Wybrany fragment:
▼

Bursztynowym szlakiem - Estonia, Łotwa, Litwa.

Wyprawa znów była wielodniowa lecz nie będziemy tym razem zanudzać czytelników przytaczaniem dziennika podróży z długą litanią miejsc, które dzień po dniu odwiedziliśmy. Oszczędzi to żmudnej pracy i monotonnej lektury.

Mówi się o nich: kraje nadbałtyckie. Wymienia się często: Litwa, Łotwa, Estonia. I najczęściej w tej kolejności się o nich myśli. Litwa zawsze na pierwszym miejscu. Wiadomo. Historia, Ostra Brama, Mickiewicz, Piłsudski. Jeszcze Rossa, Kowno, Troki. Dla kogoś uzdrowisko w Druskiennikach, dla innego delfinarium w Kłajpedzie. A potem długo, długo nic. Oczywiście, Ryga, Tallin, turyści tam docierają. Wśród nich są Polacy, bo Polacy są wszędzie. Lecz te małe kraiki są jeszcze wciąż nieodkryte dla masowej turystyki. I oby tak dalej. Bo my (ja i Marzenka) nie chcemy by się zmieniały. Są jak Słowacja - tuż za miedzą a nie docenione. A my chcemy tam wracać.

                                  

Obrazki z życia harmonicznego. Jedna z naszych specjalności - kogut z Kazimierza z pastą kawiorową.
Jeden z niezliczonych postojów, rynek w Drohiczynie. Ceremonia rozkładania roweru. Marzenka bez sił na koniec intensywnego dnia.

▲

Twoje zadania:
• a. Przepisz z relacji o krajach nadbałtyckich fragment między "Bursztynowym szlakiem - Estonia, Łotwa, Litwa." a "i monotonnej lektury.", łącznie z tymi słowami.
• b. Do jakiego kraju relacja o krajach nadbałtyckich porównuje te kraje jako leżące tuż za miedzą, a niedocenione?

Wyodrębnione informacje:
▼

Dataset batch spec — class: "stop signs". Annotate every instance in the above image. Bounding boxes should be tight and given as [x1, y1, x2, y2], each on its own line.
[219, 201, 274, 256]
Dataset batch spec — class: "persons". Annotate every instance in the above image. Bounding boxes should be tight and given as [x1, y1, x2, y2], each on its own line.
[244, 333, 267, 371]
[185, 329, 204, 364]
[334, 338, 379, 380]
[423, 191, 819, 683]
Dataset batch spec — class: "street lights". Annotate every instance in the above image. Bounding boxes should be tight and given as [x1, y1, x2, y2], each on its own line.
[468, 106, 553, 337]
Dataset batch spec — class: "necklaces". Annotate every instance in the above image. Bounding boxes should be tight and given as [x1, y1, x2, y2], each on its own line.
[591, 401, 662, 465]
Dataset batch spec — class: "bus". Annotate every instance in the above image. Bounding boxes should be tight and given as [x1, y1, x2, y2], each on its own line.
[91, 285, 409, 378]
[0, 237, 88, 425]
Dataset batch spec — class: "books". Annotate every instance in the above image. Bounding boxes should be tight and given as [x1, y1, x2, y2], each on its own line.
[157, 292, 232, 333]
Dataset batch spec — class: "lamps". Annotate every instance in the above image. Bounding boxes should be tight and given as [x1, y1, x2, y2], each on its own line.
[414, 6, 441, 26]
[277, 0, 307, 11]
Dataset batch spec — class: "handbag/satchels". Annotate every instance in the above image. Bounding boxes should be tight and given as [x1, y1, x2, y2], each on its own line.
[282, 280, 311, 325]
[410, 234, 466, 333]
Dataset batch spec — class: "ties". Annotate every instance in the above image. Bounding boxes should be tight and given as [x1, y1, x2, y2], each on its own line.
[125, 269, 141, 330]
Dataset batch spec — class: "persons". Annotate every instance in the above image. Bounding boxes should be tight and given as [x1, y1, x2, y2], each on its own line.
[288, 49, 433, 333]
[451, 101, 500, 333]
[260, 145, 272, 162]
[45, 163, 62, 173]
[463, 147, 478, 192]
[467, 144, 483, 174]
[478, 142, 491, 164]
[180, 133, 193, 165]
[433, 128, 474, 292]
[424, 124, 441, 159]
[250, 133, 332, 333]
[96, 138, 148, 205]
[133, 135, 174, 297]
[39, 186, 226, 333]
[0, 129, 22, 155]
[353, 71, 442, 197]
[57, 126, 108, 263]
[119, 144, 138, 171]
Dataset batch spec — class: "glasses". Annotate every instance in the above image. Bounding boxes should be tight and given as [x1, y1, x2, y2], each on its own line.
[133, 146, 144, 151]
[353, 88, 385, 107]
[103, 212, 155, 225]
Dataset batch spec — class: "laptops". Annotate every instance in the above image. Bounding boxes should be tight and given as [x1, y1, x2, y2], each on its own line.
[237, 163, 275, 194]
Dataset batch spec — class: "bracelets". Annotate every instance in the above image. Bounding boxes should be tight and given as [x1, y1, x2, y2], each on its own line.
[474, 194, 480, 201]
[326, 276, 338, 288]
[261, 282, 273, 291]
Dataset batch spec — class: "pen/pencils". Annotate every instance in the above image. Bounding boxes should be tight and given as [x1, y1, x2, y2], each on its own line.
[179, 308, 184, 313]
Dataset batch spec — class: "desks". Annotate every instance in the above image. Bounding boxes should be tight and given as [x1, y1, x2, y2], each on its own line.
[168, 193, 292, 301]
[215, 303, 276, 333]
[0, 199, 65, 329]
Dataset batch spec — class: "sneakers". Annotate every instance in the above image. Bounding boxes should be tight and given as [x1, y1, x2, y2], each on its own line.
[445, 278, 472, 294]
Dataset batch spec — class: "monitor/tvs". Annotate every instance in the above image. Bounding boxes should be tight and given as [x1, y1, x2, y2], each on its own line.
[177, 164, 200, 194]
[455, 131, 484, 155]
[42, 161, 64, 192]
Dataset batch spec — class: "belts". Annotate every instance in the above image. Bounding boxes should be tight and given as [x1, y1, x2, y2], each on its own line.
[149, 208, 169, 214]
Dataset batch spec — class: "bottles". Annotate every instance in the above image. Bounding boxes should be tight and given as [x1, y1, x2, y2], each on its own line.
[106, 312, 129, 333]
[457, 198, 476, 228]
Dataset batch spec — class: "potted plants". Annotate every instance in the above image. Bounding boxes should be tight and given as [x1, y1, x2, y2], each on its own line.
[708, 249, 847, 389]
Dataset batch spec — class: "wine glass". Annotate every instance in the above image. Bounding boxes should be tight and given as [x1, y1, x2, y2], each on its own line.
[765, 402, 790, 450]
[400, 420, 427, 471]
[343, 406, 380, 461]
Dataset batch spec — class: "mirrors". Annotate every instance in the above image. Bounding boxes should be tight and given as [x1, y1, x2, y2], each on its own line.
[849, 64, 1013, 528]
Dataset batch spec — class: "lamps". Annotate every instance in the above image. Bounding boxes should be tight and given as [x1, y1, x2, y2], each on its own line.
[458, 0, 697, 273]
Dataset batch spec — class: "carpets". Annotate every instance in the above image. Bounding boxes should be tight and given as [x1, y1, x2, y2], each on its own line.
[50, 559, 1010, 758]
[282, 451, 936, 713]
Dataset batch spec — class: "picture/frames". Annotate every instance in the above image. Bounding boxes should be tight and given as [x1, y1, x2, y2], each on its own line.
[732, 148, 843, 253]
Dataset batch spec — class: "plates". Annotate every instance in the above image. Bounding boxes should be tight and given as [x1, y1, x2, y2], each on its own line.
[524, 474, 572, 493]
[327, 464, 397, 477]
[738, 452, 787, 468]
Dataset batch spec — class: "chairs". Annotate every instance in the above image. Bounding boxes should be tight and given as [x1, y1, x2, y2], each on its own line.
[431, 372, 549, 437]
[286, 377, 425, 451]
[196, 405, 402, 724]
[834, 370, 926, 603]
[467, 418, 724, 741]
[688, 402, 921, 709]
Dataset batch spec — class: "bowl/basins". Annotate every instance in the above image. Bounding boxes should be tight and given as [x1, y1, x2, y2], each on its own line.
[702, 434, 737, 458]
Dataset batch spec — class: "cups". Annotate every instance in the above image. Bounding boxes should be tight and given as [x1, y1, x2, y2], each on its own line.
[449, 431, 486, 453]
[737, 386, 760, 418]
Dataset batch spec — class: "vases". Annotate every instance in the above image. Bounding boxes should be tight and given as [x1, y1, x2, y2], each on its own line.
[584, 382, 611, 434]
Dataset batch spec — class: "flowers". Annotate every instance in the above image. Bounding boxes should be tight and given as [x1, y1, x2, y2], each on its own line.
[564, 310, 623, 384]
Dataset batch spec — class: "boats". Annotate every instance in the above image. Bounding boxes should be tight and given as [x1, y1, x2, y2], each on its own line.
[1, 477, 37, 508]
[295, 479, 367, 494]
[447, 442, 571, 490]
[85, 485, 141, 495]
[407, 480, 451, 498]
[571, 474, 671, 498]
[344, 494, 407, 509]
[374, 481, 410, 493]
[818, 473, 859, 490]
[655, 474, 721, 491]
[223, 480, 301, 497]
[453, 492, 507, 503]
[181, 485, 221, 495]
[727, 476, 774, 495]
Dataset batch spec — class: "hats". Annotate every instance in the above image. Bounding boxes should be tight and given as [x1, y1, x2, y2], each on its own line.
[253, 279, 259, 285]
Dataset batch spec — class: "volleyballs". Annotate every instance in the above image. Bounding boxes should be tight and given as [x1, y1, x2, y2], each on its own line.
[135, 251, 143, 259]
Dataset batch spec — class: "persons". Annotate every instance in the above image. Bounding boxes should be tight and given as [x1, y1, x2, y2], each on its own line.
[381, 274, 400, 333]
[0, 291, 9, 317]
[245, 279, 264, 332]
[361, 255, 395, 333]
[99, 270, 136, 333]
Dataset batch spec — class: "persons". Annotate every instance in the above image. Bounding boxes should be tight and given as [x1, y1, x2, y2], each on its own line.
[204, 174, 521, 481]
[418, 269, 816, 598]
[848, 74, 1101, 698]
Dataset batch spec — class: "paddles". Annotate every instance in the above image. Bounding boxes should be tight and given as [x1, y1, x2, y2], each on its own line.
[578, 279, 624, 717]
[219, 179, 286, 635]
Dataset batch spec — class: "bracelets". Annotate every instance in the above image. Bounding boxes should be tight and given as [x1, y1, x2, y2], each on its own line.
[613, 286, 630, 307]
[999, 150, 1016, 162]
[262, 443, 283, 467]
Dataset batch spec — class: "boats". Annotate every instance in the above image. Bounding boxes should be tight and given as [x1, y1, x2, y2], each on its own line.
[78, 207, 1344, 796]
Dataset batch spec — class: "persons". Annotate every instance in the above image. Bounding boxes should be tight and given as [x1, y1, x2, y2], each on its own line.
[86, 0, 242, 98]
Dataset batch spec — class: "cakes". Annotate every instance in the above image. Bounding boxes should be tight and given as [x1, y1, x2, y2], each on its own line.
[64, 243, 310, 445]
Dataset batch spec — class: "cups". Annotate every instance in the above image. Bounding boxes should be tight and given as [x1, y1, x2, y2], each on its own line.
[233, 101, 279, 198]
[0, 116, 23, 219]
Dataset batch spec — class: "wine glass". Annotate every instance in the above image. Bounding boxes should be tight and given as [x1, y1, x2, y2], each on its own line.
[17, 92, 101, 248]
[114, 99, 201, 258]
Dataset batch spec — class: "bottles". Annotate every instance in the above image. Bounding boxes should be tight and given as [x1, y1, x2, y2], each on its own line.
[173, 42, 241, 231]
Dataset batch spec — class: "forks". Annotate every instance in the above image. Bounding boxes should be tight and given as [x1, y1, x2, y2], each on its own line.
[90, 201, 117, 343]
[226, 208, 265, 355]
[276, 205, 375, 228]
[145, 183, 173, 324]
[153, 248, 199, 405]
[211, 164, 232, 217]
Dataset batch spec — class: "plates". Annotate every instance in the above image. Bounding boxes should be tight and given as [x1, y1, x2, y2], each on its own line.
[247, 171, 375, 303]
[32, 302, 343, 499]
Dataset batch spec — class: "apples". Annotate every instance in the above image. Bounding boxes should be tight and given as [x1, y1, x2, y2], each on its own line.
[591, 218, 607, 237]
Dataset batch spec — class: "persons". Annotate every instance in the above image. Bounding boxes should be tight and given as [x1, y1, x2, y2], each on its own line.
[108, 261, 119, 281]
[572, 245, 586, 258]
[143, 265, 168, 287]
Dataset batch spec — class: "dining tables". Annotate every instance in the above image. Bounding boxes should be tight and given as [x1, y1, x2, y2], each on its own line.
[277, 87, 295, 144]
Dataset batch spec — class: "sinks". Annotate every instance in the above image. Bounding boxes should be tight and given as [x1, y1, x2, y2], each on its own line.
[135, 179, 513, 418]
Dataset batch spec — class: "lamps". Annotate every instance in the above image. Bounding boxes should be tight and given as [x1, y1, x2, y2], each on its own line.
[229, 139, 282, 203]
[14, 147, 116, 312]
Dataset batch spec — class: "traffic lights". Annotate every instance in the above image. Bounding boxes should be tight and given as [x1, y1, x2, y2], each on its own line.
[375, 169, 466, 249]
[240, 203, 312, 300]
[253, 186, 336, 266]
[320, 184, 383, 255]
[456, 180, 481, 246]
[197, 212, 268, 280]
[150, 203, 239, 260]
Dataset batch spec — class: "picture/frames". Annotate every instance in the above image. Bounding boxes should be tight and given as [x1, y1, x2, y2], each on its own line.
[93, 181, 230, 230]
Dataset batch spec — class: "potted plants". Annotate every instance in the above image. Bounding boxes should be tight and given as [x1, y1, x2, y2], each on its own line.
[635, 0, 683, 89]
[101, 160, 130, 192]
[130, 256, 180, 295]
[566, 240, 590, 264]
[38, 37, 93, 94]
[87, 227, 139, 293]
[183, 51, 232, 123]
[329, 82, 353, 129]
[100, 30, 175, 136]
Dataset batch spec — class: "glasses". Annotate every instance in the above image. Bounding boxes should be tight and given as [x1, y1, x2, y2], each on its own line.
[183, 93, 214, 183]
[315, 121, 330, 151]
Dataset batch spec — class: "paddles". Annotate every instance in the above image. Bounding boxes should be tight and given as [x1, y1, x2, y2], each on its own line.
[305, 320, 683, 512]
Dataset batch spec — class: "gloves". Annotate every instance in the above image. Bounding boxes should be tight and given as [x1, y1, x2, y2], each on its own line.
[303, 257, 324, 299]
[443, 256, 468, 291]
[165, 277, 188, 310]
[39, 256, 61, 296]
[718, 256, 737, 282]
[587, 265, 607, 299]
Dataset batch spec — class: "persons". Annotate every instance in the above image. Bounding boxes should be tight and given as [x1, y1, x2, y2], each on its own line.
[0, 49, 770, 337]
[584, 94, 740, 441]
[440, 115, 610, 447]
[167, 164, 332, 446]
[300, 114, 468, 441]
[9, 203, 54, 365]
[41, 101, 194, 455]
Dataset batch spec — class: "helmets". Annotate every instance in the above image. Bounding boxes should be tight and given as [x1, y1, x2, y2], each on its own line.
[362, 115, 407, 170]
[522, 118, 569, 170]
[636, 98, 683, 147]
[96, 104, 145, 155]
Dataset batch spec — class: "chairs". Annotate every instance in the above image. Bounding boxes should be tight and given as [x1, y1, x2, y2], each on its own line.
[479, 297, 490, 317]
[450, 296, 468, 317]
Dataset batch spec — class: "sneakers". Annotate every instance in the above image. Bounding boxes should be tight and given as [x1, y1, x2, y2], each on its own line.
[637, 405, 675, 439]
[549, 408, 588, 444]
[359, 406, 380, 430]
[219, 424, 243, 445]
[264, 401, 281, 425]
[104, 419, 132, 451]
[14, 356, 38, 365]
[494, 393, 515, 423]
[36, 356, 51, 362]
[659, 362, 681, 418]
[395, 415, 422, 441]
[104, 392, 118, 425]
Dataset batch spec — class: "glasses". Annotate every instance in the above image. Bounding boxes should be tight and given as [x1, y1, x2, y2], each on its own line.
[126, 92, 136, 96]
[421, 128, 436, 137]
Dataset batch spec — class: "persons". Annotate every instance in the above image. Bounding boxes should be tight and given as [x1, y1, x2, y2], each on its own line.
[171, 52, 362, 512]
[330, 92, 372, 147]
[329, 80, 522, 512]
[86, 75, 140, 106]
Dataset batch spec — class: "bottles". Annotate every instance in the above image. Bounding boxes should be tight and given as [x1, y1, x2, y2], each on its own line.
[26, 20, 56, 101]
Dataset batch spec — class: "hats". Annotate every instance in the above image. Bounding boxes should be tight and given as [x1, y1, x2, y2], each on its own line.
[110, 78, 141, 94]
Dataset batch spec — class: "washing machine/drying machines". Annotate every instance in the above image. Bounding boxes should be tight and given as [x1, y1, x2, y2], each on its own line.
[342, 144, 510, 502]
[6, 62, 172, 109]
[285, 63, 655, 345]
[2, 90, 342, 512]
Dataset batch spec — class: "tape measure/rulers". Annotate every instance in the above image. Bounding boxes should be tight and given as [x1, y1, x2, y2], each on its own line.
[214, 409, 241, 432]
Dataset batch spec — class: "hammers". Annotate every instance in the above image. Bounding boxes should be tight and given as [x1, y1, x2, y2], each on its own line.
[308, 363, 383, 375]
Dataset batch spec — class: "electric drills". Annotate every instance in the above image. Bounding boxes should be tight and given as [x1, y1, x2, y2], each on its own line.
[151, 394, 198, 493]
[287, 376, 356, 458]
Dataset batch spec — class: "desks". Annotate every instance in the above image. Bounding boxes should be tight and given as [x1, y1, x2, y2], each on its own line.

▲

Odpowiedzi do zadań:
• a.
Bursztynowym szlakiem - Estonia, Łotwa, Litwa.

Wyprawa znów była wielodniowa lecz nie będziemy tym razem zanudzać czytelników przytaczaniem dziennika podróży z długą litanią miejsc, które dzień po dniu odwiedziliśmy. Oszczędzi to żmudnej pracy i monotonnej lektury.

• b. Do Słowacji.